▸ **Texto de estudo**:

>>

“Não tenho outros compromissos senão com o povo”, disse Jango, em 1953, na posse como ministro do Trabalho

“Meus objetivos são claros e definidos, resumindo-se na conquista de uma ordem social mais justa, sem a mínima quebra das nossas tradições democráticas”, declarava João Goulart após ser nomeado, em 18 de junho de 1953, como ministro dos Negócios do Trabalho, Indústria e Comércio no governo do presidente, Getúlio Vargas. Com apenas 35 anos, o trabalhista mostrou experiência e comprometimento para fazer história na pasta e, assim, impulsionar sua carreira meteórica até a cadeira de presidente do Brasil.

“Não tenho outros compromissos senão com o povo”, disse Jango, em 1953, na posse como ministro do Trabalho
Foto: CPDOC/FGV À frente da pasta por oito meses, Jango, o trabalhista que fortaleceu o diálogo com a base e o caminho para conquistas históricas

Denominado ‘ministro dos trabalhadores’, sua presença representava o espaço para diálogo entre a massa, incluindo os sindicatos, e os empregadores, bem como o caminho para o surgimento de novas conquistas, como o aumento de 100% do salário mínimo, proposto na sua gestão – com oito meses, foi exonerado no dia 22 de fevereiro de 1954 – e anunciado, posteriormente, no dia 1˚ de maio de 1954 pelo presidente.

<<

▸ **Perguntas**:
1. Resuma em duas frases o texto sobre Jango no Ministério do Trabalho.
2. No texto sobre Jango no Ministério do Trabalho, transforme em lista curta o parágrafo que começa com "Denominado ‘ministro dos trabalhadores’", mantendo os fatos principais.
3. Escreva a continuação do texto sobre Jango no Ministério do Trabalho a partir do ponto em que ele termina.

▸ **Dados disponíveis**:
>>

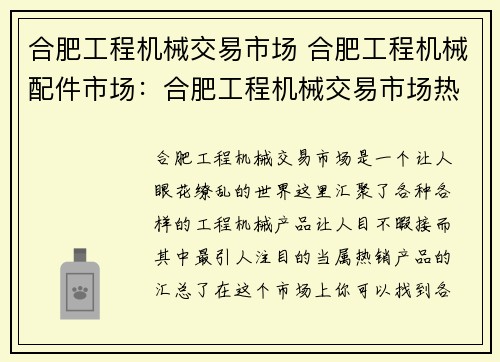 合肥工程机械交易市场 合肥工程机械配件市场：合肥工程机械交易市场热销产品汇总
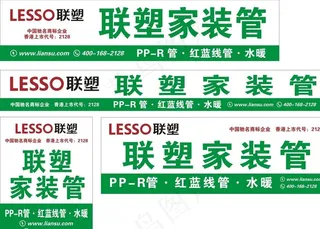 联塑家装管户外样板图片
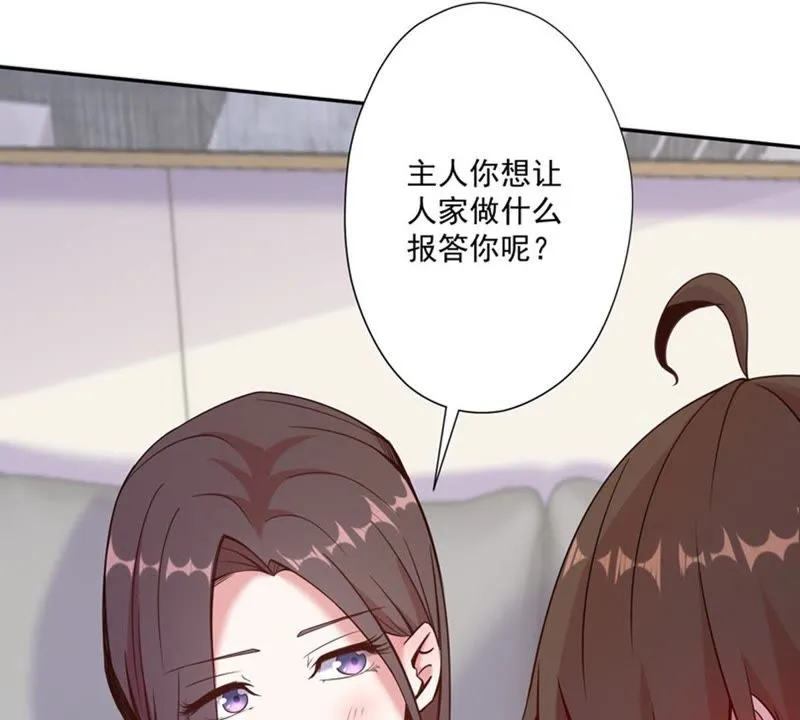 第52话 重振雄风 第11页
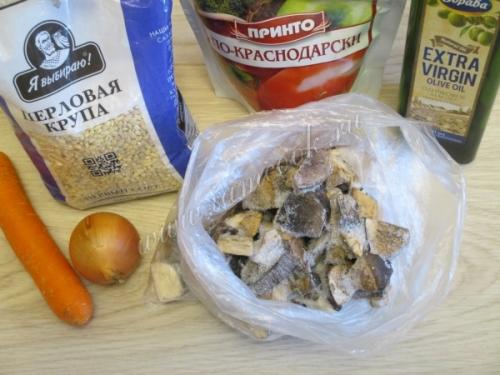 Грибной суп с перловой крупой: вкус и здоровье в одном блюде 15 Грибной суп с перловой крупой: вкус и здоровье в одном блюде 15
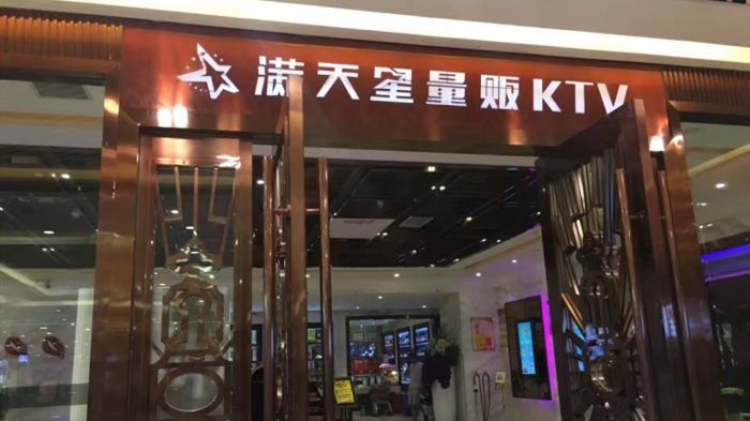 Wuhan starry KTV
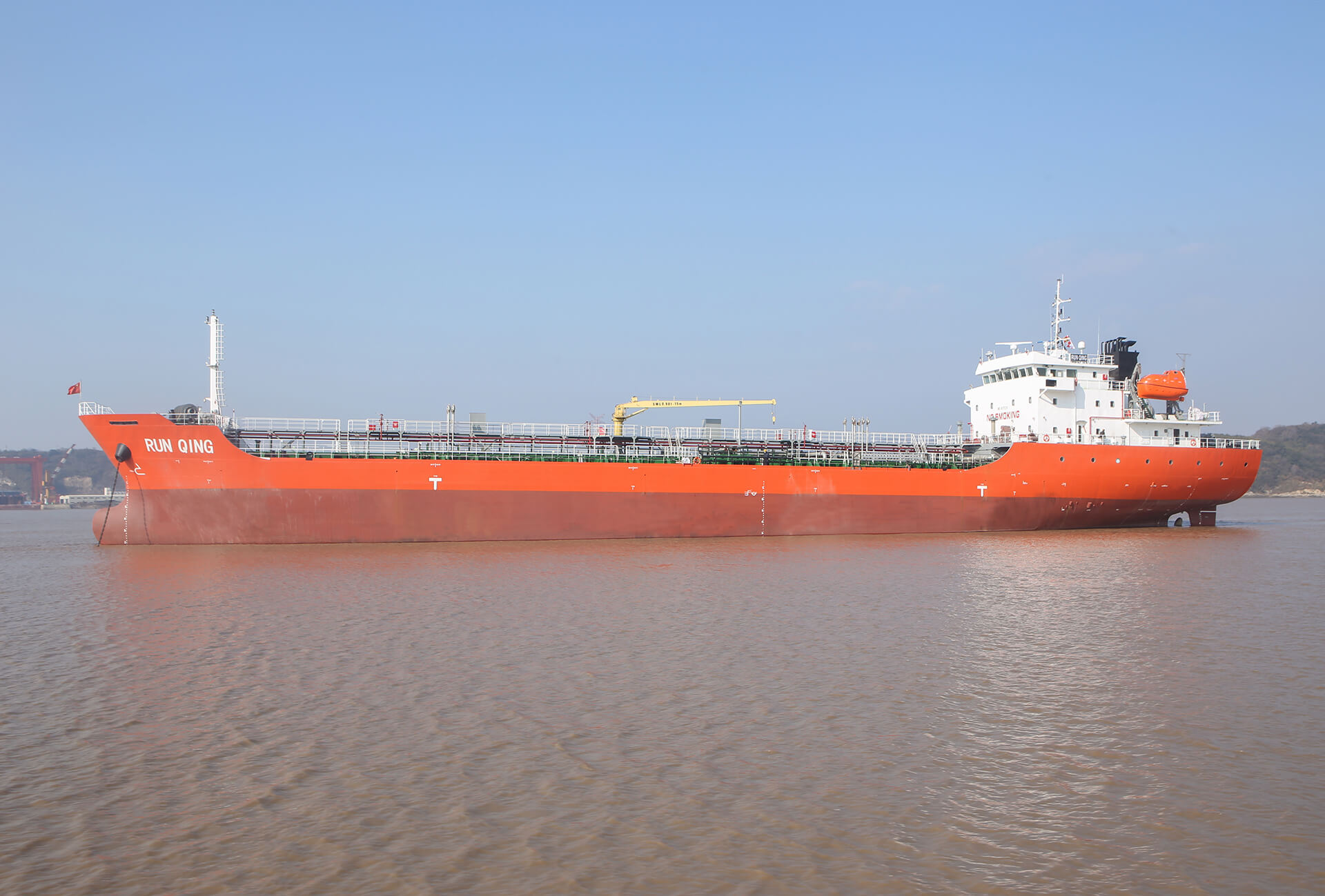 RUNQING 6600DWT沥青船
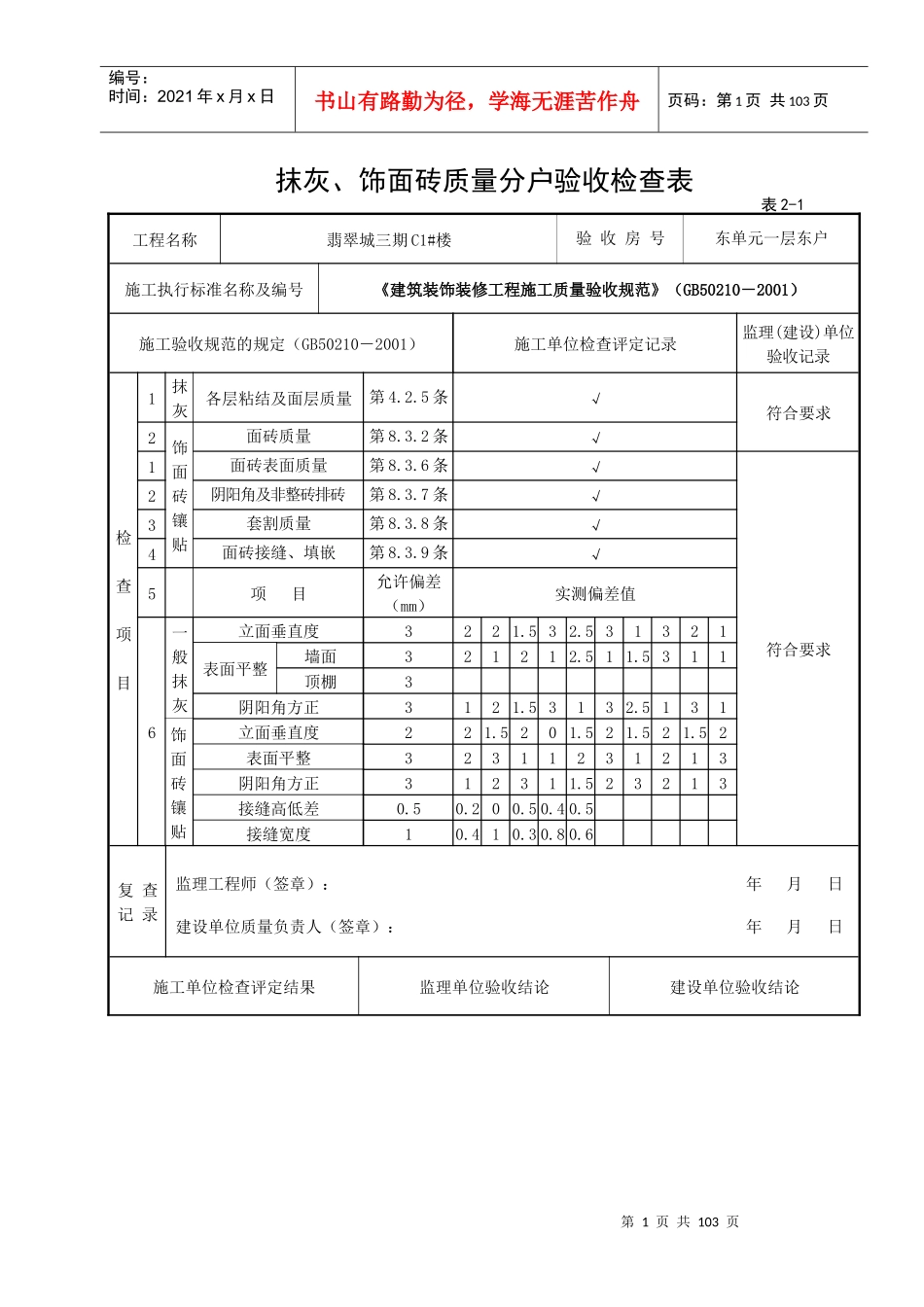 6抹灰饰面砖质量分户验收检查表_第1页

<<

▸ **Respostas**:
1. Em 18 de junho de 1953, aos 35 anos, João Goulart foi nomeado ministro do Trabalho, Indústria e Comércio no governo de Getúlio Vargas e disse buscar uma ordem social mais justa sem quebrar as tradições democráticas. Chamado de "ministro dos trabalhadores", ficou oito meses na pasta, abriu espaço de diálogo entre trabalhadores, sindicatos e empregadores e propôs o aumento de 100% do salário mínimo, anunciado por Vargas em 1º de maio de 1954.

2.
- Jango era chamado de "ministro dos trabalhadores".
- Sua presença abria espaço de diálogo entre a massa, incluindo os sindicatos, e os empregadores.
- Também abria caminho para novas conquistas.
- Na sua gestão foi proposto o aumento de 100% do salário mínimo.
- Depois de oito meses no cargo, foi exonerado em 22 de fevereiro de 1954.
- O aumento foi anunciado pelo presidente em 1º de maio de 1954.

3.
No pronunciamento, disponibilizado a partir dos acervos do Centro de Memória Trabalhista (CMT) e da Assembleia Legislativa do Estado do Rio Grande do Sul, Jango enaltece a confiança assegurada por Vargas diante do compromisso que transformaria sua vida.

“Ao assumir a gestão da pasta do Trabalho, atendendo ao honroso convite do chefe do governo, quero que minhas primeiras palavras sejam ardente mensagem de confiança e de solidariedade aos trabalhadores de todo o país”, com estas palavras, Jango abriu o seu discurso de posse que marcaria sua ascensão política até a presidência da República, quando empossado no dia 7 de setembro de 1961, após a renúncia do presidente, Jânio Quadros e a mobilização realizada por Leonel Brizola, então governador do Rio Grande do Sul, com a Cadeia da Legalidade, para garantir sua transição de vice para o posto principal.

Goulart fez questão de ratificar, desde a cerimônia realizada no Palácio do Catete, no Rio de Janeiro, então capital da República, seu vínculo popular e compromisso com as premissas do trabalhismo.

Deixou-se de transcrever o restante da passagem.